Tart and crunchy fried green tomatoes topped with grilled shrimp and set on a bed of perfectly spiced gazpacho. Delicately seared plump scallops mingled with sweet peaches, curly frisée, and bathed in balsamic brown butter. Perfectly roasted chicken with a hearty panzanella salad studded with seasonal vegetables.
Fine food at Dressel’s Pub is not new, but the specials these days will make you sit up and take notice. A step up from the already good fare, they’re the work of new executive chef Michael Miller.
Miller joined the CWE pub as sous chef this spring at the invitation of general manager Chris Meyer; he was given the top job at the start of the summer, replacing chef David Sullivan. His goal is to move the menu toward seasonality, using locally sourced ingredients as much as possible. “I’m not crazy about the term gastropub, but we want to change the idea of what you can get at a pub,” Miller explained. “If you want a burger, we’re going to make sure it’s the best burger. And if someone wants five courses, they can have that.”

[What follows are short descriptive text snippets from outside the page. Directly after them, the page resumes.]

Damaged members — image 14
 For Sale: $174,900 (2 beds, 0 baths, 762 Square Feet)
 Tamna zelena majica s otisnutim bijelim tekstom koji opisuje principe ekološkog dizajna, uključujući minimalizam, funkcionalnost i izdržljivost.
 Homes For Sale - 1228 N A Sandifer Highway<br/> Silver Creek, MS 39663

A self-taught chef, Miller spent five years honing his craft in the restaurant kitchens of San Francisco before returning to his hometown to ply his trade. A two-year stint as a line cook at Monarch and, most recently, six months at Niche sharpened his skills further and introduced him to local producers.
Miller is in the process of overhauling the full menu; look for it to debut this fall. “It’ll just elevate the food,” Miller promised, though he hinted at items like a deconstructed shepherd’s pie and special dinners, like beer dinners or meals featuring a local farm, once per quarter. “It’ll be playful, fun, and approachable.”
In the meantime, Miller’s putting his stamp on the pub’s fare by running creative dishes like those above for two to three weeks at a time, depending on ingredient availability. So on your next visit, be sure to ask about the specials.
Editor's Note: Relish paid a visit to Dressel's last Friday night, unannounced and unrecognized, and from the list of specials--a wahoo served med-rare, the aforementioned scallops and roasted chicken--one could tell there was indeed fresh talent in the kitchen (fortunately, the obligatory pub chips w/ rarebit sauce and the lamb burger remain unchanged). The high point of the visit, however, was the service, as good as any in recent memory--at any local restaurant. What pub were you in when fresh silverware was placed, side plates changed out, water refilled unobtrusively, fresh water glasses provided prior to entrees, and crumbs removed prior to dessert? Thought so, never happened to us either. The server in question is a guy named Torre, a former GM at Dressel's. In the past, we'd been content sidling up to their handsome, well-worn bar; now, after such a refreshing and technically-perfect service experience in the restaurant proper, we'll seek out Torre like an Irishman does a perfectly-poured Guinness (and you can find that there, too).